:: Goal ::
Count the lines in the records below that contain the string "beneath", with case counting. Reply with only the number.
___ Stored data
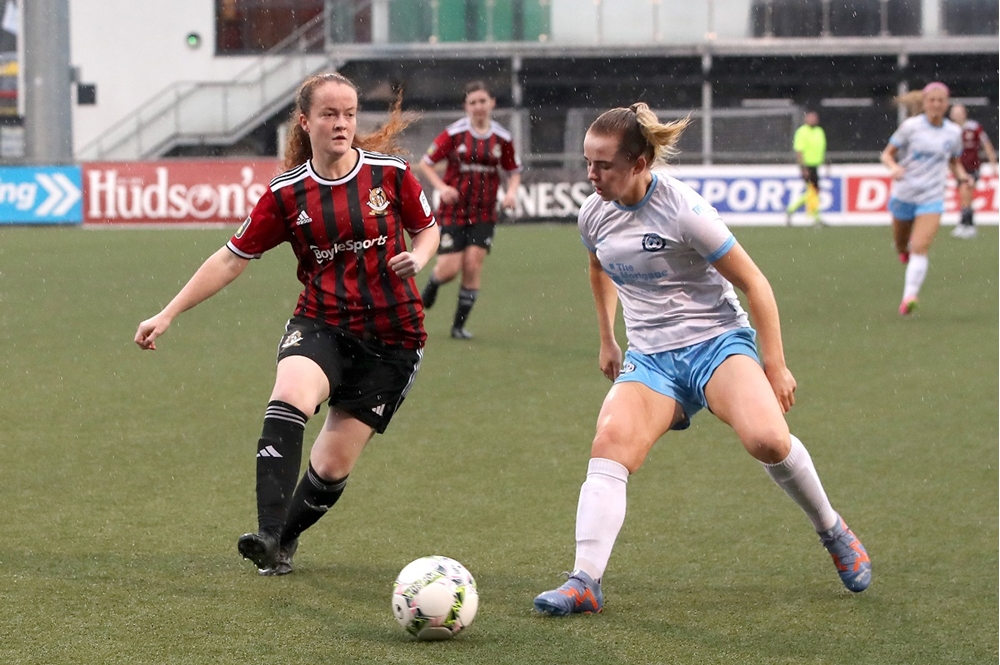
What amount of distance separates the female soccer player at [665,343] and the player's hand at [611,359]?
87 mm

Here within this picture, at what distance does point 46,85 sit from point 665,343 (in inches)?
903

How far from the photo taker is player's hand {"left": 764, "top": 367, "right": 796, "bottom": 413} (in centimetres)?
445

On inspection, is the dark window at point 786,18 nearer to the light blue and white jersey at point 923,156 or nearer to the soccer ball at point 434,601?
the light blue and white jersey at point 923,156

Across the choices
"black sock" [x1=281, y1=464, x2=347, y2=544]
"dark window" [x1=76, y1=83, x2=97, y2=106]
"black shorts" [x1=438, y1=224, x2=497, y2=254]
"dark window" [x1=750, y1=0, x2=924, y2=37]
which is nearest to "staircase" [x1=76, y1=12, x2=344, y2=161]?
"dark window" [x1=76, y1=83, x2=97, y2=106]

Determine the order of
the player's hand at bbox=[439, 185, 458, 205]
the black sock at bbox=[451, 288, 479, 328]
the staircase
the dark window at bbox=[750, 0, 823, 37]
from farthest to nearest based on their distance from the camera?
the staircase, the dark window at bbox=[750, 0, 823, 37], the black sock at bbox=[451, 288, 479, 328], the player's hand at bbox=[439, 185, 458, 205]

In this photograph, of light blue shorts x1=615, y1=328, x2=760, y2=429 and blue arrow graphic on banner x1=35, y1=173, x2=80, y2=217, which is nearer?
light blue shorts x1=615, y1=328, x2=760, y2=429

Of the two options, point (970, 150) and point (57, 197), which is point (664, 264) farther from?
point (57, 197)

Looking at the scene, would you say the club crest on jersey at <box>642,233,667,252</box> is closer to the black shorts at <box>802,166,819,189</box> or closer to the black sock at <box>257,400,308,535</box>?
the black sock at <box>257,400,308,535</box>

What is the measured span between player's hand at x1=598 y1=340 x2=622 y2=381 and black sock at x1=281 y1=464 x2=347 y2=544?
957 millimetres

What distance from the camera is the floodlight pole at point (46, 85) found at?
2508cm

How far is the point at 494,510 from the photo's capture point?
582cm

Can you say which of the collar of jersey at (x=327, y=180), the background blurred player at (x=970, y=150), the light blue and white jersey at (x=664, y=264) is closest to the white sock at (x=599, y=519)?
the light blue and white jersey at (x=664, y=264)

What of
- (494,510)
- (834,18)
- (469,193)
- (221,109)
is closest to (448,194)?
(469,193)

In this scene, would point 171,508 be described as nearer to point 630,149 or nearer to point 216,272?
point 216,272
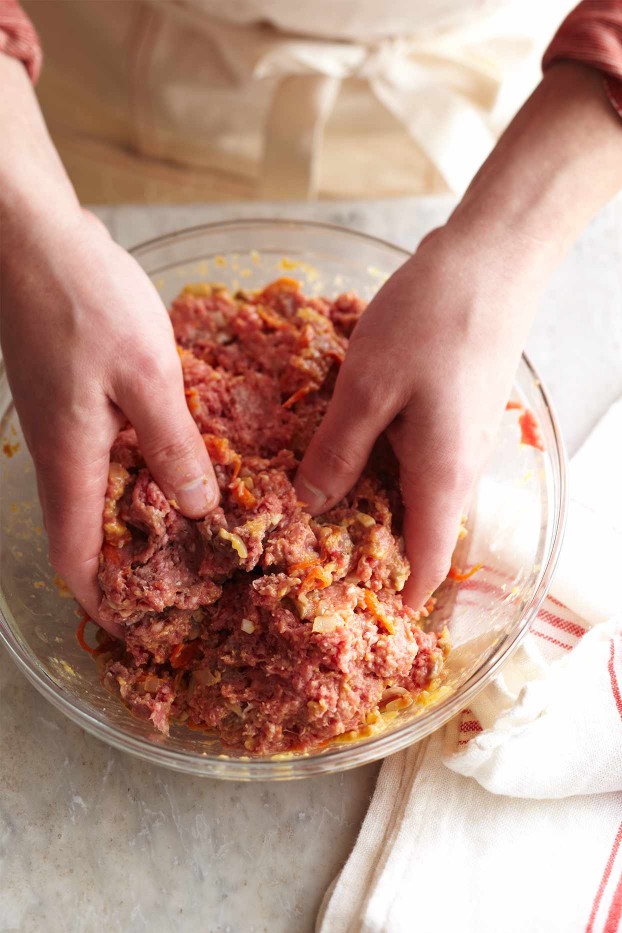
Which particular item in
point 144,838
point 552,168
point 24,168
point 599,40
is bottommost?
point 144,838

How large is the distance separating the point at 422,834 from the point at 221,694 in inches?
18.0

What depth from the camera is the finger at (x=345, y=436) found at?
1.50 metres

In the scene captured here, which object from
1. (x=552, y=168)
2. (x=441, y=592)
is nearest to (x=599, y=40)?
(x=552, y=168)

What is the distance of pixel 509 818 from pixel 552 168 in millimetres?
1222

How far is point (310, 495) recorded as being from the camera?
1594 millimetres

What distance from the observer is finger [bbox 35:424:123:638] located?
1.47m

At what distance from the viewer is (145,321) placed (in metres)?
1.51

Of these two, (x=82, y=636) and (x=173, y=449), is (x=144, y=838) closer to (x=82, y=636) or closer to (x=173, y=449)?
(x=82, y=636)

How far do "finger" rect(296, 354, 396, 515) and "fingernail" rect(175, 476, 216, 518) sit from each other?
0.54 ft

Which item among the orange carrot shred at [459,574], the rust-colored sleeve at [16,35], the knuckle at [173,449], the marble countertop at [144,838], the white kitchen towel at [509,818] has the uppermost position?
the rust-colored sleeve at [16,35]

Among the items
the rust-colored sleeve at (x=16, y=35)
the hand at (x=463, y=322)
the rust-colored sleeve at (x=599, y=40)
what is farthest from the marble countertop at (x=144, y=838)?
the rust-colored sleeve at (x=599, y=40)

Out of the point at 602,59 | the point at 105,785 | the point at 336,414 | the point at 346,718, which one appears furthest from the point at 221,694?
the point at 602,59

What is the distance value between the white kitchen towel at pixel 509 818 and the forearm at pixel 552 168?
0.82 meters

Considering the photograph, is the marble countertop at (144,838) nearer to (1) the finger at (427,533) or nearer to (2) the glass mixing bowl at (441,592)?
(2) the glass mixing bowl at (441,592)
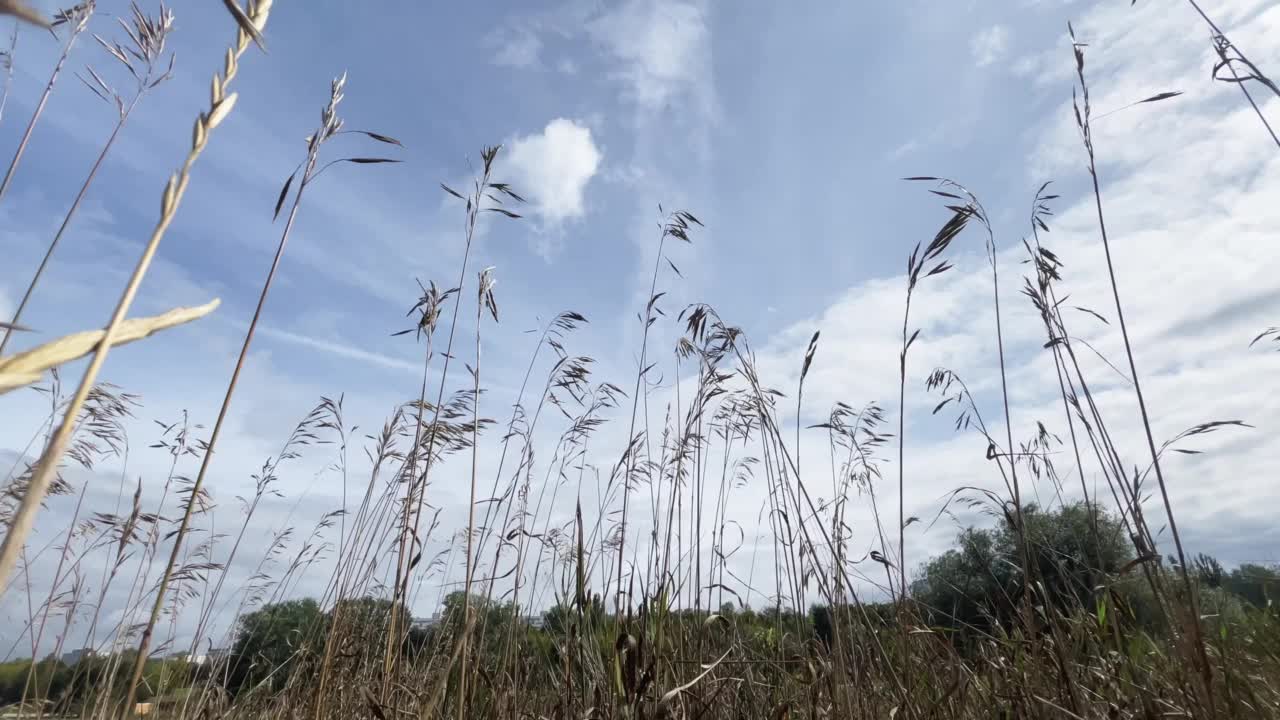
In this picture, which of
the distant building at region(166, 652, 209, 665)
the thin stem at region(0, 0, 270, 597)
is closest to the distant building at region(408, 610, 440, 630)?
the distant building at region(166, 652, 209, 665)

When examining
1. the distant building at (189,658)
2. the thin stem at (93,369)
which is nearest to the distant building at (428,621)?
the distant building at (189,658)

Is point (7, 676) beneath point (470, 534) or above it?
beneath

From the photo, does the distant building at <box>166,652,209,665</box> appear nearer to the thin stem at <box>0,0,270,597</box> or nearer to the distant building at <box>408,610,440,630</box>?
the distant building at <box>408,610,440,630</box>

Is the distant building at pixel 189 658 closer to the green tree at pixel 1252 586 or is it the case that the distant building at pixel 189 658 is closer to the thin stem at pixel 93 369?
the thin stem at pixel 93 369

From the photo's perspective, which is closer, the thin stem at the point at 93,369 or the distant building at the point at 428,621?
the thin stem at the point at 93,369

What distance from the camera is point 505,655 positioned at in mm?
2834

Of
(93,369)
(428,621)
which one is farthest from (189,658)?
(93,369)

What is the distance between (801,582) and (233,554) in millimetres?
2981

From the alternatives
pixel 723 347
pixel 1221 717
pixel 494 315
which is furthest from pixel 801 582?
pixel 494 315

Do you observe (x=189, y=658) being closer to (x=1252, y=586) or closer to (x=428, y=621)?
(x=428, y=621)

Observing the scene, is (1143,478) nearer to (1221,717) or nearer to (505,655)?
(1221,717)

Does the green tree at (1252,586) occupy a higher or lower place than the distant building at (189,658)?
higher

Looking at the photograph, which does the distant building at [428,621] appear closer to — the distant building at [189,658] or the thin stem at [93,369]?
the distant building at [189,658]

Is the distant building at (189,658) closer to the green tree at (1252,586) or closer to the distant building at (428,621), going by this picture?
the distant building at (428,621)
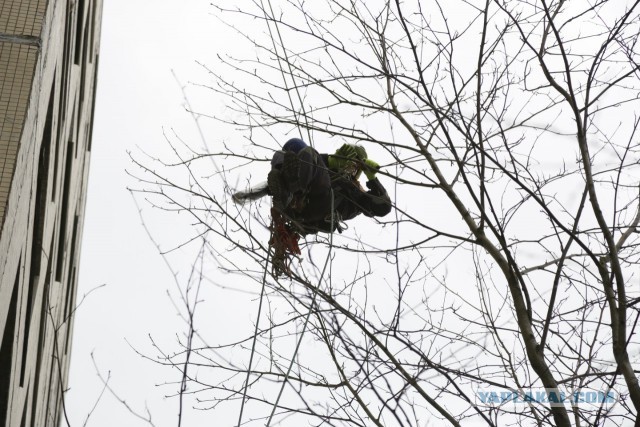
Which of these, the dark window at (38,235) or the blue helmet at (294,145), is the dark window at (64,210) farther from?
the blue helmet at (294,145)

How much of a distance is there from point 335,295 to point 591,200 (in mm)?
1649

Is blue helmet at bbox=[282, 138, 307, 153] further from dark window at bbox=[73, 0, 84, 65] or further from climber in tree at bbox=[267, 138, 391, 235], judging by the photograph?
dark window at bbox=[73, 0, 84, 65]

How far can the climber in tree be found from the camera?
7.89 m

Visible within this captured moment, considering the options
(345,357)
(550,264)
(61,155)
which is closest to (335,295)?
(345,357)

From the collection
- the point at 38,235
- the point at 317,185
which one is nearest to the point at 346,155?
the point at 317,185

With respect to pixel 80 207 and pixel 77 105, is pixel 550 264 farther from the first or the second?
pixel 80 207

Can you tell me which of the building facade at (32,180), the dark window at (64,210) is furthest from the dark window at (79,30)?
the dark window at (64,210)

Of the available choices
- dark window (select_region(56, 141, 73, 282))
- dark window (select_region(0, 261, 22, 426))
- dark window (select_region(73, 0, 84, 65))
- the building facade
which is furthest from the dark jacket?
dark window (select_region(56, 141, 73, 282))

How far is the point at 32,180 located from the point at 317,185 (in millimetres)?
2203

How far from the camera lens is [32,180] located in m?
8.57

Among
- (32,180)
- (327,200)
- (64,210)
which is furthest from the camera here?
(64,210)

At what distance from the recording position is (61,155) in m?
13.1

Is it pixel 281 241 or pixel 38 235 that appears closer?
pixel 281 241

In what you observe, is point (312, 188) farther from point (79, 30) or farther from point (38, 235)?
point (79, 30)
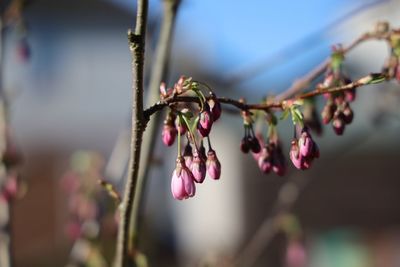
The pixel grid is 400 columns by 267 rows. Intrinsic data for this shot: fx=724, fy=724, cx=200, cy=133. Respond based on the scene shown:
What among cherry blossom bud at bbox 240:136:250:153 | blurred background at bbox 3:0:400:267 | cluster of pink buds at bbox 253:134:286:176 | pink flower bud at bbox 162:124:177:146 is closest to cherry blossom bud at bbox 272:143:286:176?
cluster of pink buds at bbox 253:134:286:176

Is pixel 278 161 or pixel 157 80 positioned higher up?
pixel 157 80

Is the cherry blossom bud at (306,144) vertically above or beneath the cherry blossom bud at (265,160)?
above

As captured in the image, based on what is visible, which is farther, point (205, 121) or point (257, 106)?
point (257, 106)

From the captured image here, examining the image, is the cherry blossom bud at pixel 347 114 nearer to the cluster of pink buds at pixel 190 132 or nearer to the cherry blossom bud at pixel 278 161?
the cherry blossom bud at pixel 278 161

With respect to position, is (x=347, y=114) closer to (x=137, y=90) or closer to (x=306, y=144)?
(x=306, y=144)

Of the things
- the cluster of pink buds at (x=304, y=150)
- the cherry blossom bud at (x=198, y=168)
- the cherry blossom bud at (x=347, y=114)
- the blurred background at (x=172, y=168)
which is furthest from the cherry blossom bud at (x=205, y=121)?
the blurred background at (x=172, y=168)

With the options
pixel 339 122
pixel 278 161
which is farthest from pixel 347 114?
pixel 278 161

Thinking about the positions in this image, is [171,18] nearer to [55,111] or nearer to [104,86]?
[55,111]
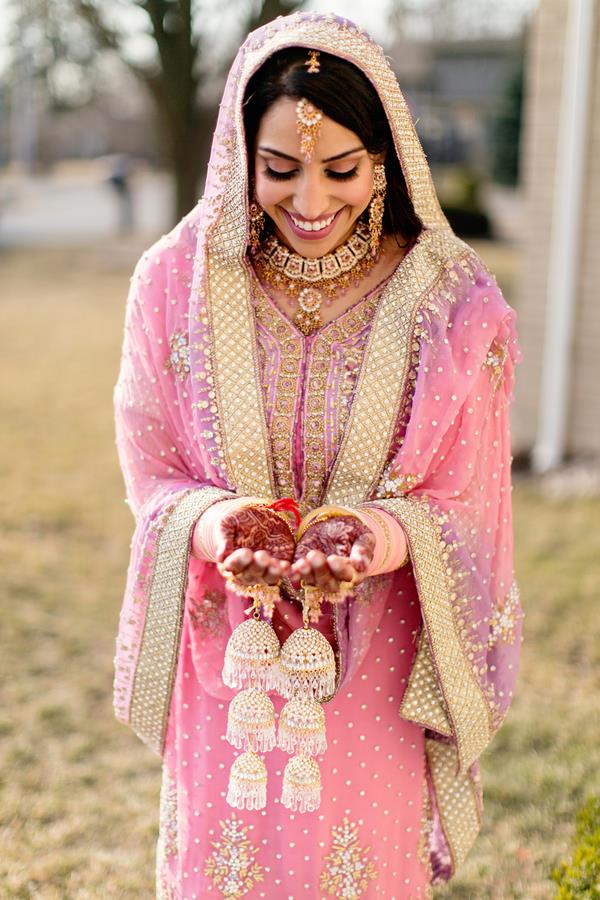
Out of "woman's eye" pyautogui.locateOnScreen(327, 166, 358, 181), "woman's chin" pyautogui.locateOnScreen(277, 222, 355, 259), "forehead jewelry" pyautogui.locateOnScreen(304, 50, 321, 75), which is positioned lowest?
"woman's chin" pyautogui.locateOnScreen(277, 222, 355, 259)

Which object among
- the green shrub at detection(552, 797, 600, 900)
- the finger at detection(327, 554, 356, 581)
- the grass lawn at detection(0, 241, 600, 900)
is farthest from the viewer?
the grass lawn at detection(0, 241, 600, 900)

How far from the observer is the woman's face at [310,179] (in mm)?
1887

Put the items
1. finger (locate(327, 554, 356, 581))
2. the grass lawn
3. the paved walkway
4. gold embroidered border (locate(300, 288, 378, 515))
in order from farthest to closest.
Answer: the paved walkway < the grass lawn < gold embroidered border (locate(300, 288, 378, 515)) < finger (locate(327, 554, 356, 581))

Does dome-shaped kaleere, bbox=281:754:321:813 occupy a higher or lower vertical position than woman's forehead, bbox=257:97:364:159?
lower

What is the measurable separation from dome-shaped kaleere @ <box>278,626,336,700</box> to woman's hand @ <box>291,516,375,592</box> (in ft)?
0.57

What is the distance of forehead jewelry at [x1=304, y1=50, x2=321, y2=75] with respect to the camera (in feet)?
6.14

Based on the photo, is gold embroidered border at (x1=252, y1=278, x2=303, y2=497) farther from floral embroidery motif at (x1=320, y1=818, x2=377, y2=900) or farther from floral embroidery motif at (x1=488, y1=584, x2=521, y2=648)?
floral embroidery motif at (x1=320, y1=818, x2=377, y2=900)

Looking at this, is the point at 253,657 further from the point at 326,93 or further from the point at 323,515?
the point at 326,93

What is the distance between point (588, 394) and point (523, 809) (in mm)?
3896

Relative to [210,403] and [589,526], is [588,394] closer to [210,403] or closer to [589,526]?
[589,526]

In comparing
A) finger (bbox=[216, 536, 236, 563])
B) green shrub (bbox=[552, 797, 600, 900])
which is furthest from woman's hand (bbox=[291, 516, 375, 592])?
green shrub (bbox=[552, 797, 600, 900])

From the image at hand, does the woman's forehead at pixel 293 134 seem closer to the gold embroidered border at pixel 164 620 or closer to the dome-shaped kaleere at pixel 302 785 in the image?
the gold embroidered border at pixel 164 620

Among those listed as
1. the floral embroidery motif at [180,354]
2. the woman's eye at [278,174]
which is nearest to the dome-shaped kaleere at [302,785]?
the floral embroidery motif at [180,354]

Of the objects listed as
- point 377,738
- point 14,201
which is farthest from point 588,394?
point 14,201
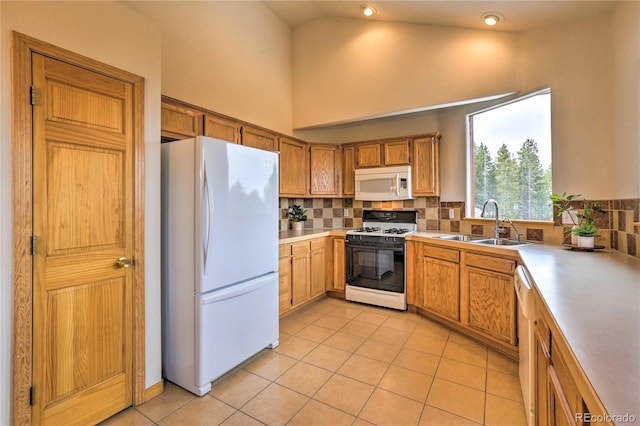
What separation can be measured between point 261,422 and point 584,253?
240 centimetres

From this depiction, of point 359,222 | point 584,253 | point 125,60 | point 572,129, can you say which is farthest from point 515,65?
point 125,60

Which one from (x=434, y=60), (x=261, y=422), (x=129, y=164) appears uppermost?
(x=434, y=60)

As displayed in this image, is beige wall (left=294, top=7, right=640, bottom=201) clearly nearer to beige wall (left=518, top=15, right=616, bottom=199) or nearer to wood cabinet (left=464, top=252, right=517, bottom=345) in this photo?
beige wall (left=518, top=15, right=616, bottom=199)

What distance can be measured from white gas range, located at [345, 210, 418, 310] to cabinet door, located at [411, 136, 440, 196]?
40 centimetres

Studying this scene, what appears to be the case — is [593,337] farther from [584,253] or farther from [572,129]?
[572,129]

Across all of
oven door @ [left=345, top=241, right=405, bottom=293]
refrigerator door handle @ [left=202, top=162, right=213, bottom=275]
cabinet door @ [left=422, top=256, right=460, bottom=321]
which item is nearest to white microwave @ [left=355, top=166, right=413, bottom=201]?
oven door @ [left=345, top=241, right=405, bottom=293]

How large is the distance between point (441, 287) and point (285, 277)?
162 cm

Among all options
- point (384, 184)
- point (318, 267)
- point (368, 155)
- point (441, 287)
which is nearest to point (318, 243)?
point (318, 267)

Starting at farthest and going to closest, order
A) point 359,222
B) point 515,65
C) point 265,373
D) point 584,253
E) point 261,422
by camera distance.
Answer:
______
:: Response to the exercise ::
3